§ **EXERCISE AIM**
Pull out every line of the rows below that contains the word "separation".

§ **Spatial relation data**
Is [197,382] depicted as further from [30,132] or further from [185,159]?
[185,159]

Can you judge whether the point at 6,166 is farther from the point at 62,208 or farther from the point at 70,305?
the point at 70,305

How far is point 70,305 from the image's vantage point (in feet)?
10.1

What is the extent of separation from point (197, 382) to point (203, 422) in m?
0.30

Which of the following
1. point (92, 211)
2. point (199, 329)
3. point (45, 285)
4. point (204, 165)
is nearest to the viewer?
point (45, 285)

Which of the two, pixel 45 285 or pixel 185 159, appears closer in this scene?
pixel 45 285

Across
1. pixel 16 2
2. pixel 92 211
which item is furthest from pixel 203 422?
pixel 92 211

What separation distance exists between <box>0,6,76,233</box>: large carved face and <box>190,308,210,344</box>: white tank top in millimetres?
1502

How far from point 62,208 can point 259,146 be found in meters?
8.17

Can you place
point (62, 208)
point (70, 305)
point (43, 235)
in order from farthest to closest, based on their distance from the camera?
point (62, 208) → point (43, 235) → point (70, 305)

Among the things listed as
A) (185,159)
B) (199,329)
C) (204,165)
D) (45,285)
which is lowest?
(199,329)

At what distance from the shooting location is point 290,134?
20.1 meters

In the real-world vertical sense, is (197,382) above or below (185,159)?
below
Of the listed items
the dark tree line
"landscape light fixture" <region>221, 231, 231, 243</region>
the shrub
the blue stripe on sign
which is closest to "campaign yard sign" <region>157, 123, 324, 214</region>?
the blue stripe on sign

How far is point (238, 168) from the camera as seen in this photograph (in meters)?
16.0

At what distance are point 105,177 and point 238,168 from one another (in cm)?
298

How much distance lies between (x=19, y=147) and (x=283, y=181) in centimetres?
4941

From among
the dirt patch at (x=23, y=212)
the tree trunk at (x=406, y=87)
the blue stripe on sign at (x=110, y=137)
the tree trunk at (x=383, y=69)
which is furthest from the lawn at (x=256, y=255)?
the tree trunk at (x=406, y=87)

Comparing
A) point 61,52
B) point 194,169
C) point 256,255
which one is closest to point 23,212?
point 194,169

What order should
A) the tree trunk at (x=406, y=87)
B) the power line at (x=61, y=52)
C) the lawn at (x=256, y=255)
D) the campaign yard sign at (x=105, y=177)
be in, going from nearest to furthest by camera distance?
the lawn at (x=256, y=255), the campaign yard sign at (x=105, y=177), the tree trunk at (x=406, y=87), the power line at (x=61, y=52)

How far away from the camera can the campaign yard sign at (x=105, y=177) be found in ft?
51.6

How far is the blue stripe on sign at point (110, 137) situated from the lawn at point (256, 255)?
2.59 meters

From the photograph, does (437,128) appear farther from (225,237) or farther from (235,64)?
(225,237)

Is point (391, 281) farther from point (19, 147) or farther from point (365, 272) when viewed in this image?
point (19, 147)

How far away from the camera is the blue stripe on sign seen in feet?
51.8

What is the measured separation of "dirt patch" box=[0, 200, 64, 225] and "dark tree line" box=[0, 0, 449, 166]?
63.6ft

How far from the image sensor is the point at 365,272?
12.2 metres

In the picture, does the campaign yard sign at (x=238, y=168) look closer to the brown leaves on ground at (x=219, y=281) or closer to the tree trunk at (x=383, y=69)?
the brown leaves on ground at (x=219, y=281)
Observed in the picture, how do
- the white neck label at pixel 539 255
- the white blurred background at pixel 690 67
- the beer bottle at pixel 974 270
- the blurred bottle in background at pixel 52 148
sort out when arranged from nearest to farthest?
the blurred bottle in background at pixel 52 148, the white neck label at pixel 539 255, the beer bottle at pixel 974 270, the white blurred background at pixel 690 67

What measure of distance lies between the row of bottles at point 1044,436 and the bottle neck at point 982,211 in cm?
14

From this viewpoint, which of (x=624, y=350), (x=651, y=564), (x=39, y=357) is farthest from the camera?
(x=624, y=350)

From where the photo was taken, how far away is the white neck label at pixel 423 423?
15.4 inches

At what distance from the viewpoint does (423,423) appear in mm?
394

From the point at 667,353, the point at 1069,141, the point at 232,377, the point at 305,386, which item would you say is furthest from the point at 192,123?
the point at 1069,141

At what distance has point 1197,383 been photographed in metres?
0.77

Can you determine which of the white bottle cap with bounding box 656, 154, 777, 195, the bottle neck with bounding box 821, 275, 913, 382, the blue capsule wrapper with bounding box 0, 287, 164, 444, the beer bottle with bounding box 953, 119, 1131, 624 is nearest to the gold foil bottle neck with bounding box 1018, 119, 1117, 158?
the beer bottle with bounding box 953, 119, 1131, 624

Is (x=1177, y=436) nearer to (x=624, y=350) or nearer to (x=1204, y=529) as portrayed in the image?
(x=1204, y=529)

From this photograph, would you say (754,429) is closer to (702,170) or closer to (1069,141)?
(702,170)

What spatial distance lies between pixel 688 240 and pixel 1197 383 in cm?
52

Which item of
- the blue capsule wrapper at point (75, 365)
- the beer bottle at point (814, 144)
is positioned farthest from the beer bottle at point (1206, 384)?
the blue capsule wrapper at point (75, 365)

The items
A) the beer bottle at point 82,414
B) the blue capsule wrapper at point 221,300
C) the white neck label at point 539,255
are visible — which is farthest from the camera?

§ **THE SOLUTION**
What is the extent of separation from point (197, 382) to point (203, 422) in m?
What separation distance exists between <box>0,6,76,233</box>: large carved face and <box>190,308,210,344</box>: white tank top in millimetres?
What is the measured separation of "dirt patch" box=[0, 200, 64, 225] and "dark tree line" box=[0, 0, 449, 166]?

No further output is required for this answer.